Hoy me han contado una historia singular. Se trataba de dos personas que se habían conocido por internet y que sin querer-queriendo, a fuerza de irse haciendo confidencias, de si lo mal que le va a mi matrimonio, de si a mi pareja actual no la soporto, denominador común de ambos, se habían enamorado perdidamente el uno del otro.
A tal extremo llegó la cosa, que, decididos a hacer realidad su apasionamiento, acordaron una cita. Los nervios eran mayúsculos. Dos personas que no se conocían físicamente, pero que en lo sentimental convergían de tal manera... ¡Aquello tenía que materializarse! Cualquier defecto habría de perdonarse, de minimizarse, tornar en aceptable los otrora obstáculos insalvables, pues no podía ser impedimento a que una relación con tamaña empatía cuajase. Pero, cual no sería su sorpresa al llegar al lugar fijado, y encontrarse con que, los amantes furtivos, no eran sino ellos mismitos. Esa denostada pareja/as de las que decían sentirse tan defraudados.

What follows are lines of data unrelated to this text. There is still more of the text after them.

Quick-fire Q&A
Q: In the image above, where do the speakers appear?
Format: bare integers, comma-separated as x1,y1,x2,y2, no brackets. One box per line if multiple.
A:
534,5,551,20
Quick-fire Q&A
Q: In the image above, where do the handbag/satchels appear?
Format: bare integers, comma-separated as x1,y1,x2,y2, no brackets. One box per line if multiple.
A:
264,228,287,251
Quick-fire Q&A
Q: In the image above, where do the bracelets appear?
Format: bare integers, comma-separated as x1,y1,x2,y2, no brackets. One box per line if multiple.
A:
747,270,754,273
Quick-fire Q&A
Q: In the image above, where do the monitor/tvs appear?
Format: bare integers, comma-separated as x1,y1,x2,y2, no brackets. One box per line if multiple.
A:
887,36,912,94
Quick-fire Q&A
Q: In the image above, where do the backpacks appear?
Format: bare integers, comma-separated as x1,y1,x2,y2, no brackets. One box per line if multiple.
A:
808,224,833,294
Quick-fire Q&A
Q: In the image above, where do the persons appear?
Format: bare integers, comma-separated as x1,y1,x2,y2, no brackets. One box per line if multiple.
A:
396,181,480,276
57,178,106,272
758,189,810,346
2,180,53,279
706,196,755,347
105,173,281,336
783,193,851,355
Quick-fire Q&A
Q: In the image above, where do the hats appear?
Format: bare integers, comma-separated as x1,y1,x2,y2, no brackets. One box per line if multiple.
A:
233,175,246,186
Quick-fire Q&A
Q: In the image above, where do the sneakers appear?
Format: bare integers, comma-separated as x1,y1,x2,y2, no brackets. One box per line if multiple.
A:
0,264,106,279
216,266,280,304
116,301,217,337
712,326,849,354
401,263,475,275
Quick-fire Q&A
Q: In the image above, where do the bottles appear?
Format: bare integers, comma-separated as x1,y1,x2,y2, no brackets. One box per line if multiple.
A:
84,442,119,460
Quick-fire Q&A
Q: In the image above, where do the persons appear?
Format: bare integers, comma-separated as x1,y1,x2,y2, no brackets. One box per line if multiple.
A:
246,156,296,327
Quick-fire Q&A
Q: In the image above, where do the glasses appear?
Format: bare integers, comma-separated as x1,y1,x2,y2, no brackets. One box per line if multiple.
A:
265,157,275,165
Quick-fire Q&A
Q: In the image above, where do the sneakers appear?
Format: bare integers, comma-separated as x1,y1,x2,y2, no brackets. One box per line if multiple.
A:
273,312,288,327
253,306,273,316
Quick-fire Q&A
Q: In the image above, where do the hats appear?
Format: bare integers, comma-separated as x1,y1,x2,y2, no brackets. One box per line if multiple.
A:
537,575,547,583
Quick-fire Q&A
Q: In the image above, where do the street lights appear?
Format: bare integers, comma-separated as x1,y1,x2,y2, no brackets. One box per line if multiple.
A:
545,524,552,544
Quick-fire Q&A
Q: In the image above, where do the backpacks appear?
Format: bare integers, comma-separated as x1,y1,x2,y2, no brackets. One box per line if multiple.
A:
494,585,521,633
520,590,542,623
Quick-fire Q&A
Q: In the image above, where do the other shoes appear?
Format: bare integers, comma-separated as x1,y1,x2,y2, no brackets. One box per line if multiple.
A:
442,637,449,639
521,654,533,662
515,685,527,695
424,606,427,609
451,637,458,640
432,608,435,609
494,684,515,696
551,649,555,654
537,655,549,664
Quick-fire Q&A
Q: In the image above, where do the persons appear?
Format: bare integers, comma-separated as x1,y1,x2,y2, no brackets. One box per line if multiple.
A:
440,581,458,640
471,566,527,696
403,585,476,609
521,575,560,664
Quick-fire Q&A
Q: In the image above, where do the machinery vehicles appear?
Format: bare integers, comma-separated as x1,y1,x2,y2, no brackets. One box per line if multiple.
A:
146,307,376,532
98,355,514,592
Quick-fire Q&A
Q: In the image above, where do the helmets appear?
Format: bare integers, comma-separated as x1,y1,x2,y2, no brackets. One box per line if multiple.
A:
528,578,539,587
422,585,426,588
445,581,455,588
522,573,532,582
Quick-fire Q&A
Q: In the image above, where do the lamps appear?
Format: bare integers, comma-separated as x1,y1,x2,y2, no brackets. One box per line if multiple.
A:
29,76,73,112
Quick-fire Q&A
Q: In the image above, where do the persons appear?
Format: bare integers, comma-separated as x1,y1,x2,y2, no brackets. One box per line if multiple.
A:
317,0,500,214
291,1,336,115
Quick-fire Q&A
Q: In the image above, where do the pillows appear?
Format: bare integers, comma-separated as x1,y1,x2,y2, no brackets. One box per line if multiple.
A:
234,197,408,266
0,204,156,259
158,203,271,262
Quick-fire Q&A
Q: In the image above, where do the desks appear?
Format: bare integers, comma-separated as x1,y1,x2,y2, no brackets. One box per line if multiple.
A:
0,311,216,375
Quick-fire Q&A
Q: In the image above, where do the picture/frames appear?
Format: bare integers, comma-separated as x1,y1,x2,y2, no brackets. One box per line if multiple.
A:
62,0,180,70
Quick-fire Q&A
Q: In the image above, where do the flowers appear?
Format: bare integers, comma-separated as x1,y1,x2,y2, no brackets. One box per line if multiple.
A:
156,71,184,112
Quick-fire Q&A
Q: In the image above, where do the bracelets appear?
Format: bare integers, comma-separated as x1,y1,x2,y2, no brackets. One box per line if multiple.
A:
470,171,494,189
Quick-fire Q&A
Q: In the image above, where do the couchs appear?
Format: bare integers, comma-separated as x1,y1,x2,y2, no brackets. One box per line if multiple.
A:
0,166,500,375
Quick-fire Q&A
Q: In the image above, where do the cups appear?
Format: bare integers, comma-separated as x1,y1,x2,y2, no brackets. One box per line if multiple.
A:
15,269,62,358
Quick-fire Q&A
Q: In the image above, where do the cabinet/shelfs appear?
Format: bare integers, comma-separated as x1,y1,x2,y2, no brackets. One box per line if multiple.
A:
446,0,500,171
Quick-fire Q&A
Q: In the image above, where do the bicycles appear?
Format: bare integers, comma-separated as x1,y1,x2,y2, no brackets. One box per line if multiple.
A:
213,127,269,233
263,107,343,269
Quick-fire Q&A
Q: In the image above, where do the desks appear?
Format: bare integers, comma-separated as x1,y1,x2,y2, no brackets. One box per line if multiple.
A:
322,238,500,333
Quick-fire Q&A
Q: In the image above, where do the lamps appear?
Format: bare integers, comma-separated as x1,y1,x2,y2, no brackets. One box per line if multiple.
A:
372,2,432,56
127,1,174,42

Verdad o no, la historia incide ciertamente en un factor ante el que la magia de internet sigue siendo impotente. La química del momento, los aromas, las feromonas que alegremente pululan por el aire, el fulgor de una mirada furtiva, esa otra melodía que calladamente brota de nuestro cuerpo, sin que podamos evitarlo, y que casi siempre nos deja en mal lugar en el momento que más lo necesitamos. Todo eso nos lo hurta este querido internet nuestro, y al que todo hay que decirlo, le exigimos más de lo que él, en su sabiduría infinita, es capaz de proporcionarnos.
Como es lógico todo se ve más fácil desde la comodidad de un asiento bien mullido y con la estufa al lado. ¿Qué el brillo del monitor nos molesta a los ojos? No hay problema, se le baja un par de puntos con el ratón y asunto resuelto.
Seamos serios, las cosas del corazón, donde mejor están es fuera de la pantalla.
Y si no que se lo digan a nuestro confiado amigo del dibujo, al que cupido empujó a cruzar el charco.
Por desgracia con la mutua predisposición no es suficiente, y no vale la pena recorrerse medio mundo para encontrarte con alguien presto, en el menos malo de los supuestos, a desembarazarse de ti (o viceversa).